- _YOUR ASSIGNMENT_:
Please repeat, unchanged, the lines at the top of the listing below, ending with the one that has "Interacting vote fraction: 0%.".

═══

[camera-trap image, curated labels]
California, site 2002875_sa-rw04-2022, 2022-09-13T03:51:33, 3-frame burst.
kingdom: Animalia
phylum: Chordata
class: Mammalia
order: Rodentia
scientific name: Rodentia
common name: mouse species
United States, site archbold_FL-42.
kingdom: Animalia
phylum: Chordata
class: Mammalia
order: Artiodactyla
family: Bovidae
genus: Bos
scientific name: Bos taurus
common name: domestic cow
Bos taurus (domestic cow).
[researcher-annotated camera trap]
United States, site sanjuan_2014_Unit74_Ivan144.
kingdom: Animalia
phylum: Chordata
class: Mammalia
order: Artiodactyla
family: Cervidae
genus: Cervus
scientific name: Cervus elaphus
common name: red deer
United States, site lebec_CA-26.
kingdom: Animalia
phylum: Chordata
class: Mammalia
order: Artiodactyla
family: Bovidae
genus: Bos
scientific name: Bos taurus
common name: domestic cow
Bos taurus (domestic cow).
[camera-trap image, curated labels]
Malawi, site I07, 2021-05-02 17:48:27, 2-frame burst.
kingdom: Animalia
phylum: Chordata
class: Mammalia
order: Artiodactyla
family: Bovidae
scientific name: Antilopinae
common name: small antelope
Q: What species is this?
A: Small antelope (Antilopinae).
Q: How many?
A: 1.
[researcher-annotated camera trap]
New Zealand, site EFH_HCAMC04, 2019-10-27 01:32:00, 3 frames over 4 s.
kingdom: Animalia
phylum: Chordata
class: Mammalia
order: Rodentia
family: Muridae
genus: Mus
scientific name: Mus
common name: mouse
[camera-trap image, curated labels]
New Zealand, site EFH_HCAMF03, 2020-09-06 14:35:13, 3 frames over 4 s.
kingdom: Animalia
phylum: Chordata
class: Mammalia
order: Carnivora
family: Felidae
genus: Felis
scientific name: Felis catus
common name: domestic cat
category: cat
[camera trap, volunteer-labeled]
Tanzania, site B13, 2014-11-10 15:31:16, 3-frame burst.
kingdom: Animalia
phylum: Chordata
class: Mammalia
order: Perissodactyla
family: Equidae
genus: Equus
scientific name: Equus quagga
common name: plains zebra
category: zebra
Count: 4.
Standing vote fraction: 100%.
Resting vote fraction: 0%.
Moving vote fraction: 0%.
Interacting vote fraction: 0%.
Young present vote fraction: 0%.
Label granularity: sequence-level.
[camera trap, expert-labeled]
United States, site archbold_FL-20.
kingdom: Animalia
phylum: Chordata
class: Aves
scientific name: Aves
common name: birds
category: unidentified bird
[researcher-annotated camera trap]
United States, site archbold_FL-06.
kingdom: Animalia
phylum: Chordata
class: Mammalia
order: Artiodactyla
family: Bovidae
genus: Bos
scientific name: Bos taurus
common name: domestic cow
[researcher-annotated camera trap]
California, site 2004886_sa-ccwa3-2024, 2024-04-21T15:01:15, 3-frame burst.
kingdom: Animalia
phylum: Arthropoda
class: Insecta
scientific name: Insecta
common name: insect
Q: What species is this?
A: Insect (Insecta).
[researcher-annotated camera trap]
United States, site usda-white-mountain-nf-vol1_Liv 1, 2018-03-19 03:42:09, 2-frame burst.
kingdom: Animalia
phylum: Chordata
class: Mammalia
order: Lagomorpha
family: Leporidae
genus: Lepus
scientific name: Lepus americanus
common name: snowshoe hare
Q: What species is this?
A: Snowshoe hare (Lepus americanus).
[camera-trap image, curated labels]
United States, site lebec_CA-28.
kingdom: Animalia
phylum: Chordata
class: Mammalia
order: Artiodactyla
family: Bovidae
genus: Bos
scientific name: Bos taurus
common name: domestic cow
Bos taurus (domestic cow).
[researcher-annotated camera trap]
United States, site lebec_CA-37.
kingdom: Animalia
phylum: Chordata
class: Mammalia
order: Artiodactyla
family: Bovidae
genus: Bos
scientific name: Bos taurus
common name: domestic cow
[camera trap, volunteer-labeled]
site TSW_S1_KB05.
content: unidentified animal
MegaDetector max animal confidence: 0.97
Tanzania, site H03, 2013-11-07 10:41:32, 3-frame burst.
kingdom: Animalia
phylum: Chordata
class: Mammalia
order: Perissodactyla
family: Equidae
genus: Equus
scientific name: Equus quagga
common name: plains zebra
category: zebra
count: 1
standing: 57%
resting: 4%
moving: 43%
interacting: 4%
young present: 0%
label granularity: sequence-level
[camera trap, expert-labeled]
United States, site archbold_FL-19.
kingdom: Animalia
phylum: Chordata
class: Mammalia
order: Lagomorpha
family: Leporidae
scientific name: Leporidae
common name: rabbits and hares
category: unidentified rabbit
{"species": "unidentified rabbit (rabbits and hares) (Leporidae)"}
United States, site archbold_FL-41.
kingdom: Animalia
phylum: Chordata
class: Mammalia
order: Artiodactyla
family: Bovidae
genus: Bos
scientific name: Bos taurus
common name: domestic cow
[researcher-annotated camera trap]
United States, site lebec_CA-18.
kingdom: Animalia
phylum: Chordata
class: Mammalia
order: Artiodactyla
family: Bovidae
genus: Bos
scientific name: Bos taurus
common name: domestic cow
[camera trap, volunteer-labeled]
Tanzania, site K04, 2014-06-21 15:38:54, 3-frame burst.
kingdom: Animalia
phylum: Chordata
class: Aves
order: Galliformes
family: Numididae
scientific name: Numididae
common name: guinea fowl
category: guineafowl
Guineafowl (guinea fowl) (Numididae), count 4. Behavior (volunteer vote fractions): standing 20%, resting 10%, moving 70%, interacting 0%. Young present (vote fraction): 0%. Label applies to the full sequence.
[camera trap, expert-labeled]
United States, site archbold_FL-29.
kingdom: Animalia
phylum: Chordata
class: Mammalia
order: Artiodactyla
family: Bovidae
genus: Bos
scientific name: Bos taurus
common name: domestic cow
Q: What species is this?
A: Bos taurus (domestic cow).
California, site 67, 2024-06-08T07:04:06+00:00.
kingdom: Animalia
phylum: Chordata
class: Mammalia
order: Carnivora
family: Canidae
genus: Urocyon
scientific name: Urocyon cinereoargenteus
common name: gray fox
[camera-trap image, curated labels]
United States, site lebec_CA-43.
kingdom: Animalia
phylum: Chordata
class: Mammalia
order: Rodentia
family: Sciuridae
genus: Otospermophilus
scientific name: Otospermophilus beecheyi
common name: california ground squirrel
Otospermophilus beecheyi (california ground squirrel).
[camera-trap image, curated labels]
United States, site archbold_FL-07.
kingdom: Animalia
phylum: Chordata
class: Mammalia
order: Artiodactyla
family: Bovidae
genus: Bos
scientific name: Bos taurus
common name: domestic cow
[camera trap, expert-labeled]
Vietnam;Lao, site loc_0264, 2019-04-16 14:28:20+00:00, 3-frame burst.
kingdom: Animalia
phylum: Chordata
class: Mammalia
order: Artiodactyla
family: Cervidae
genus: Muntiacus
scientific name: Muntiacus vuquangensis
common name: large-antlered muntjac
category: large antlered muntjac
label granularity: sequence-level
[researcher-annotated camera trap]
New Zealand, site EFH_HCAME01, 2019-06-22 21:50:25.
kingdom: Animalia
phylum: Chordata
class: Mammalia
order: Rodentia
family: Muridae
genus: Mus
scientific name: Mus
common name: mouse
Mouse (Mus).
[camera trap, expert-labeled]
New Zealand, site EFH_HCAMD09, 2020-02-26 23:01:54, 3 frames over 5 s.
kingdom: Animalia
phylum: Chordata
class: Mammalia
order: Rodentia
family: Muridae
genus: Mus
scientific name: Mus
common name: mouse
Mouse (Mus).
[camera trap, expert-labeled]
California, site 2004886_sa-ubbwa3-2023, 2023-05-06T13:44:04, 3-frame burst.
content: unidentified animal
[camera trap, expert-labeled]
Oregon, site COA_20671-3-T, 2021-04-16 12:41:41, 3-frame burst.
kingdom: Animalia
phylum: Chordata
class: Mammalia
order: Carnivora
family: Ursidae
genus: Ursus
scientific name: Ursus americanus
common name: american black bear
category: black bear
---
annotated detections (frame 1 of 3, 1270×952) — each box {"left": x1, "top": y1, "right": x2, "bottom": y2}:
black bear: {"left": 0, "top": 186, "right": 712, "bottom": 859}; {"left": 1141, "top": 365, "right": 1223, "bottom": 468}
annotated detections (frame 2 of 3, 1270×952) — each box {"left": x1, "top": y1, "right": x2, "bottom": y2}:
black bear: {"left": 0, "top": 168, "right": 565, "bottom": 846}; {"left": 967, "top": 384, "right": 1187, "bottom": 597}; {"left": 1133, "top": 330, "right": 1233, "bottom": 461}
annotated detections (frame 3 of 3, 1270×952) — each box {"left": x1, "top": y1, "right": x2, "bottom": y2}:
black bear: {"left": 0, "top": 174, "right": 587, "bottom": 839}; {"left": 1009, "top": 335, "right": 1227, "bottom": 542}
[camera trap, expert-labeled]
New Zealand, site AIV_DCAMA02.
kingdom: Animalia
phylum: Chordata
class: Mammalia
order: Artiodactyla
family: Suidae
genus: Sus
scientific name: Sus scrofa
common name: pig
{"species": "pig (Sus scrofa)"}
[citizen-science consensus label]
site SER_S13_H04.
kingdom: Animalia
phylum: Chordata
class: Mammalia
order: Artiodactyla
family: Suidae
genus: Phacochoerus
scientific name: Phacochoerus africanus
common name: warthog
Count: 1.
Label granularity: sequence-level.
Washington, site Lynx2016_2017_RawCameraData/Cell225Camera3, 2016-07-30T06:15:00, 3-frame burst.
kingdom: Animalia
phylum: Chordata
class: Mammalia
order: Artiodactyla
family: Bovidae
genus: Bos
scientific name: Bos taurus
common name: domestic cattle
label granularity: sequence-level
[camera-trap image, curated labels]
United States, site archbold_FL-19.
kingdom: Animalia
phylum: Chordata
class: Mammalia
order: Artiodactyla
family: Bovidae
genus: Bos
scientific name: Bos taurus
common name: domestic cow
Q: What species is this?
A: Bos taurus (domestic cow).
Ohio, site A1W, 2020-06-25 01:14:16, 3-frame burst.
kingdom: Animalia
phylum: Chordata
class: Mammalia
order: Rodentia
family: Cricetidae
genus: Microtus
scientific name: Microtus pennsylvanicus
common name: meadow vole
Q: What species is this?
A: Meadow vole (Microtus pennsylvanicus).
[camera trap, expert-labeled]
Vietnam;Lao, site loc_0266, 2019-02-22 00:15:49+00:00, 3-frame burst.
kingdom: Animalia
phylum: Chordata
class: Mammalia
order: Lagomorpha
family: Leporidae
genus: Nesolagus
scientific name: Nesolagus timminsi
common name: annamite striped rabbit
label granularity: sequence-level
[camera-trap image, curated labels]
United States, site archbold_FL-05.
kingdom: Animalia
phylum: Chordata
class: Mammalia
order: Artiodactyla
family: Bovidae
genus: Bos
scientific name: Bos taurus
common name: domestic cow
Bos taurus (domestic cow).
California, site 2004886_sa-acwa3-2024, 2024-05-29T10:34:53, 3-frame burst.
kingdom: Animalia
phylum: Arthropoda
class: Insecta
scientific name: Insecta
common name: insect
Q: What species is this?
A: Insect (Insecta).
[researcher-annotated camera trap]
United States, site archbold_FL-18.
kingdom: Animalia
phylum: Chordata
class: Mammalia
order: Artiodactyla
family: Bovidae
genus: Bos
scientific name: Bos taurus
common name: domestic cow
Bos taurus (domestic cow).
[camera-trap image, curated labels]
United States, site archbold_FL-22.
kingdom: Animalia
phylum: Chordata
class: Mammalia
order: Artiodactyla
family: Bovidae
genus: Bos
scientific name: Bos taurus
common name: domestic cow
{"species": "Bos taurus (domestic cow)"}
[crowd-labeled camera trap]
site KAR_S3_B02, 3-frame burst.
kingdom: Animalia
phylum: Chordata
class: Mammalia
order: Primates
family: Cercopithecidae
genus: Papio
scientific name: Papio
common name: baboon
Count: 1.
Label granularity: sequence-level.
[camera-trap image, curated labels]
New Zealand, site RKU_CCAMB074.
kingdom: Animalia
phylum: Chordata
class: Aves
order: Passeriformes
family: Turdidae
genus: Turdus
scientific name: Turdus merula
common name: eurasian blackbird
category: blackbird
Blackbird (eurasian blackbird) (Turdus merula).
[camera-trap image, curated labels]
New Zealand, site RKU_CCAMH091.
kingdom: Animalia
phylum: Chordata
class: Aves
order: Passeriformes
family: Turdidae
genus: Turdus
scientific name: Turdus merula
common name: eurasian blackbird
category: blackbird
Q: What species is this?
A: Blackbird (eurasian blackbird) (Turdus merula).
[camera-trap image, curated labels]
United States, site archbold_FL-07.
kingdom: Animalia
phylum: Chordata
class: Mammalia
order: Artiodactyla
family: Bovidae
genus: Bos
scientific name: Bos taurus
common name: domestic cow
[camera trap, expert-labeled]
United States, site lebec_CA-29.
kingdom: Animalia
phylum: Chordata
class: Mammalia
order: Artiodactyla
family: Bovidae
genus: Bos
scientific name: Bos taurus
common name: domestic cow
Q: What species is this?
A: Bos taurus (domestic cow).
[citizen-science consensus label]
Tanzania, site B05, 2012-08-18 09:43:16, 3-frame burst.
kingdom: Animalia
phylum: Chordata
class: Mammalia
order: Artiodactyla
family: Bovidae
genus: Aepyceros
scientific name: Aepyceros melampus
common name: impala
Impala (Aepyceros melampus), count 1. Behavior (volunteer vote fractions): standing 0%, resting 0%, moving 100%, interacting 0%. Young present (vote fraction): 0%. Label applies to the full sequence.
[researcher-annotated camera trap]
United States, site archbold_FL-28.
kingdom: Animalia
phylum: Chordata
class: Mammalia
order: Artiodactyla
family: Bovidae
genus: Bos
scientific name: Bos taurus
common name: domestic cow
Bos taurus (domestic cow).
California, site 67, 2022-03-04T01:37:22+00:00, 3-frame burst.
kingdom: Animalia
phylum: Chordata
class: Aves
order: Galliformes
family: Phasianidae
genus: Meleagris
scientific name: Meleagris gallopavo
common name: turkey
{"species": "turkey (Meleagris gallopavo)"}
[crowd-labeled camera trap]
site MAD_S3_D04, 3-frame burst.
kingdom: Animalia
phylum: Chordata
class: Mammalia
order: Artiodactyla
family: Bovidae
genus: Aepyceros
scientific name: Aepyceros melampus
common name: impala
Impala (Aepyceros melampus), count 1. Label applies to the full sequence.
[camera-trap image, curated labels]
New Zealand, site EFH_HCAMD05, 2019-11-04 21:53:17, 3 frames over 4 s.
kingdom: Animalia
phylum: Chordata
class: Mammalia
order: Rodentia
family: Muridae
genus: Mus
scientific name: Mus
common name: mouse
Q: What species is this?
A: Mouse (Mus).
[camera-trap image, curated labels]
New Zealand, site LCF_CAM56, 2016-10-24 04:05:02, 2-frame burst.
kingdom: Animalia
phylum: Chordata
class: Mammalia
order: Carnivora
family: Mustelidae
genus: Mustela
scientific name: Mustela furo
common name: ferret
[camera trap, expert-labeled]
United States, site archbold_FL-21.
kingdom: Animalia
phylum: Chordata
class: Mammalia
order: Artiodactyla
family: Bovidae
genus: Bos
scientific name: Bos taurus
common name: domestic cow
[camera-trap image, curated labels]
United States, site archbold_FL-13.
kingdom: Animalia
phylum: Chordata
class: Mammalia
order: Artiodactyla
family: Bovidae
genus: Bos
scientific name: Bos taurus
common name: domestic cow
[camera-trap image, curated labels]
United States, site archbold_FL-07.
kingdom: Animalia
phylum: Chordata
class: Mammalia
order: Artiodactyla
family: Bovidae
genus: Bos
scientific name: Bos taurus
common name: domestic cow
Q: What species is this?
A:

═══

- _ANSWER SECTION_:
[camera-trap image, curated labels]
California, site 2002875_sa-rw04-2022, 2022-09-13T03:51:33, 3-frame burst.
kingdom: Animalia
phylum: Chordata
class: Mammalia
order: Rodentia
scientific name: Rodentia
common name: mouse species
United States, site archbold_FL-42.
kingdom: Animalia
phylum: Chordata
class: Mammalia
order: Artiodactyla
family: Bovidae
genus: Bos
scientific name: Bos taurus
common name: domestic cow
Bos taurus (domestic cow).
[researcher-annotated camera trap]
United States, site sanjuan_2014_Unit74_Ivan144.
kingdom: Animalia
phylum: Chordata
class: Mammalia
order: Artiodactyla
family: Cervidae
genus: Cervus
scientific name: Cervus elaphus
common name: red deer
United States, site lebec_CA-26.
kingdom: Animalia
phylum: Chordata
class: Mammalia
order: Artiodactyla
family: Bovidae
genus: Bos
scientific name: Bos taurus
common name: domestic cow
Bos taurus (domestic cow).
[camera-trap image, curated labels]
Malawi, site I07, 2021-05-02 17:48:27, 2-frame burst.
kingdom: Animalia
phylum: Chordata
class: Mammalia
order: Artiodactyla
family: Bovidae
scientific name: Antilopinae
common name: small antelope
Q: What species is this?
A: Small antelope (Antilopinae).
Q: How many?
A: 1.
[researcher-annotated camera trap]
New Zealand, site EFH_HCAMC04, 2019-10-27 01:32:00, 3 frames over 4 s.
kingdom: Animalia
phylum: Chordata
class: Mammalia
order: Rodentia
family: Muridae
genus: Mus
scientific name: Mus
common name: mouse
[camera-trap image, curated labels]
New Zealand, site EFH_HCAMF03, 2020-09-06 14:35:13, 3 frames over 4 s.
kingdom: Animalia
phylum: Chordata
class: Mammalia
order: Carnivora
family: Felidae
genus: Felis
scientific name: Felis catus
common name: domestic cat
category: cat
[camera trap, volunteer-labeled]
Tanzania, site B13, 2014-11-10 15:31:16, 3-frame burst.
kingdom: Animalia
phylum: Chordata
class: Mammalia
order: Perissodactyla
family: Equidae
genus: Equus
scientific name: Equus quagga
common name: plains zebra
category: zebra
Count: 4.
Standing vote fraction: 100%.
Resting vote fraction: 0%.
Moving vote fraction: 0%.
Interacting vote fraction: 0%.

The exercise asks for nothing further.